Friday, April 2, 2010

Testing? One, Two...

Today’s review cover’s Aesop Rock’s None Shall Pass. It’s a tricky one- Ace Rock requires the wit of Conan O’Brien, the vocabulary of Toni Morrison, and a peculiar fixation on death, drugs, and the nerd culture of the 80’s and early 90’s to truly appreciate, which makes it difficult to believe he’s got an audience at all. The only people that fit that description would be me and maybe some hipster kids at NYU.

This is my favorite CD of the Ace Rock collection, for a couple of reasons. Over half the songs have both an engine and a steering wheel- there’s energy and drive and push that doesn’t fall into the typical Ace Rock mental masturbation trap like he's taking your brain and rubbing it erogenously between two pads of firm tofu until you drip milky lymph in forced satisfaction. ‘Keep off the lawn’, ‘Catacomb Kids’, and ‘Citronella’ have a pounding and unforgiving baseline that push the song until its caustic conclusion. They end with a punch, too, unlike the current practice of alerting the audience the song is over by abruptly shutting your mouth and letting the instrumental hang out on the corner smoking a cigarette alone for a couple of bars before it too disappears from the scene and heads inside for a couple of beers.

However, despite it’s hooves, stirrups, and curiously heavy testicles made out of fuzzy dice, this horse-drawn stagecoach suffers from the same problem Aesop intentionally loads into all his mind-splooging work; sure it sounds good, but what the fuck does it mean? Take this excerpt from ‘Citronella’, for instance:

No harps, no delusions of losing with something prettier
Than ash around the metacarpal still clutching the teddy bears
But we can run with scissors through the city fair
Or situate the nuzzle with the subtle art of splitting hairs!

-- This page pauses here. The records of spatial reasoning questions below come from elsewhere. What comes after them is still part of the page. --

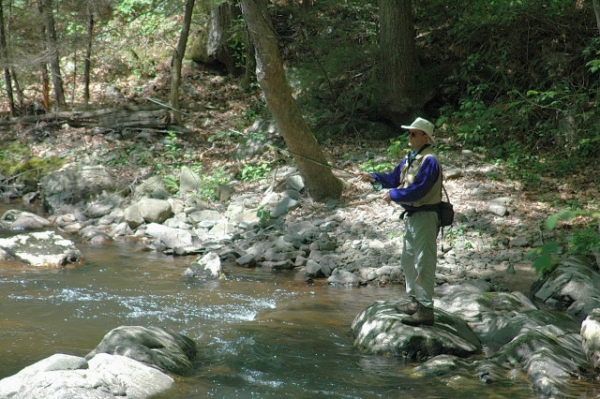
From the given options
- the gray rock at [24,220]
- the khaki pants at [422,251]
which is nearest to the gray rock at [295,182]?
the gray rock at [24,220]

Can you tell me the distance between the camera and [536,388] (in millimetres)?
4379

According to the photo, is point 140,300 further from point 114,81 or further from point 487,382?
point 114,81

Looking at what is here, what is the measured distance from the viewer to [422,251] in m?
5.02

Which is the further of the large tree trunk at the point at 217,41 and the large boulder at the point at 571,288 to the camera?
the large tree trunk at the point at 217,41

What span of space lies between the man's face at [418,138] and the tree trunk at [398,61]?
281 inches

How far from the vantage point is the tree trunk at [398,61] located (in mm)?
11758

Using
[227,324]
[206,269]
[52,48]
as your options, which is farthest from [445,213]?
[52,48]

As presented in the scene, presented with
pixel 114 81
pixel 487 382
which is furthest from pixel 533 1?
pixel 114 81

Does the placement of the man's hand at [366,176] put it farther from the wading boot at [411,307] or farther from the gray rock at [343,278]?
the gray rock at [343,278]

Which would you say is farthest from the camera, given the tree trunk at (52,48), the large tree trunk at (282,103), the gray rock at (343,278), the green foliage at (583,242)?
the tree trunk at (52,48)

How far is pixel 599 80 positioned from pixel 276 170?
19.1ft

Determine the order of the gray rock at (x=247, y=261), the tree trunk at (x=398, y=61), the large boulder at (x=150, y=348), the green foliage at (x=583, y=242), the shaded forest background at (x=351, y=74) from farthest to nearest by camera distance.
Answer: the tree trunk at (x=398, y=61) < the shaded forest background at (x=351, y=74) < the gray rock at (x=247, y=261) < the green foliage at (x=583, y=242) < the large boulder at (x=150, y=348)

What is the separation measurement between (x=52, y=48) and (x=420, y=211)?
41.1 feet

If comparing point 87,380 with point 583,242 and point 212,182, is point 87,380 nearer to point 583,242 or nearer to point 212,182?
point 583,242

Hands down, it sounds badass. Badder than baddass. Like, ‘badass’ affixed with twelve extra S’s. But while I can find nouns, verbs, and objects, I’m still looking for the cohesive thought I was taught back in grammar school flits in between the words of every sentence not penned by Faulkner or Joyce.

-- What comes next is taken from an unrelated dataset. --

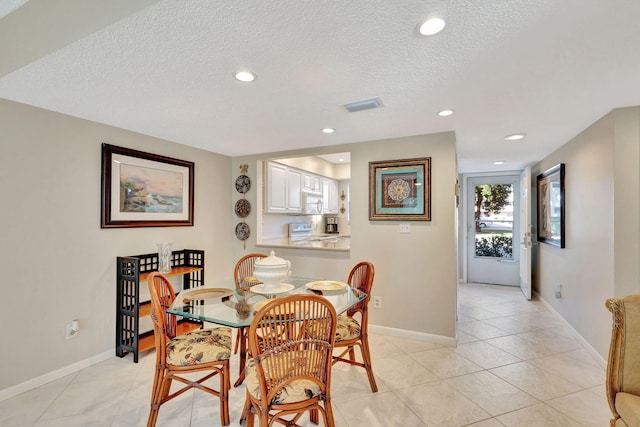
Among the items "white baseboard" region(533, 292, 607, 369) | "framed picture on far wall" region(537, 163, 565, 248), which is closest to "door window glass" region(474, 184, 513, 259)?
"framed picture on far wall" region(537, 163, 565, 248)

What highlights his incredibly simultaneously confusing and yet almost maddeningly-near-enlightening work is that the few moments of lucidity are almost embarrassingly cogent. ‘The Harbor is Yours’ involves nautical jargon alongside a modern fable that marries the fantastical with gritty realism (This dude either got two glass eyes or he’s wearing his patch on the wrong side!). ‘Fumes’ made me stop in my tracks once I realized he was telling a story in a language that wasn’t lost when the tower of Babylon fell. His punch lines are taut, the suspense is delicately built and no conclusions are drawn on behalf of the listener. Ace condenses an O’Henry novel into 32 lines. For that, he deserves the five dollars it would have cost me to get my middle-school homeboy to burn it for me way back when.

I really, really want to hate on Ace because he talks so much, so well, with so many adjectives, and yet remains so incredibly difficult to understand. But judging from his vague digressions into a more plebian mode of storytelling (THIS happened, and then THIS happened, and then THIS happened), I’m guessing this aspect of his style is more feature than bug. Go figure.

What I do hate are his music videos. Both ‘None Shall Pass’ and 'Coffee’ entail badass, new-wave digital shooting techniques that have more in common with Tool’s cinematography than the rest of the hip-hop genre.

That’s not nearly as wonderful as it sounds.

Though novel and different, they don’t hold your attention, don’t elucidate the song’s arc, and often confuse the listener. Because I saw the videos before I listened to the songs by themselves, I skipped over both songs in rotation until I couldn't anymore. It was great afterwards. The video just ruined it for me.

My official ranking of this album is that of crunchy peanut-butter mixed with honey, oats, and sweet cream. Listen too much and you’ll go blind and lose a leg from diabeetus, thus preventing you from doing more than drag your flat, useless carcass towards the sound and smell of day old road kill for sustenance. And yet, it’s a delightfully homey snack nonetheless. Pick up the CD, and learn a couple phrases – use them to impress hot chicks with fiery hair and mean tattoos that only go home with a particular clan of hipsters. Convince her you’re from another tribe, whose music is far superior to anything she’s ever heard precisely because she’s never heard it.

Wait for it.

Wait for it.

BOOM! Make out.

1 comment:

  1. While I am not a follower of Aesop I would be lead to believe that possibly he is Hip Hop's version of Beck based upon your review. Trying to interpret certain lyrics will inevitably lead to insanity. Such as the infamous Beck line "My time is a piece of wax, falling on a termite, who's choking on the splinters". Hell, that doesn't even rhyme, but it fits and it rocks. In abandoning "making sense" the vocal track becomes simply another instrument who's sole intent is carrying the melody. Or possibly, he is trying to be quite introspective but just horribly misses the mark for the listener...your call.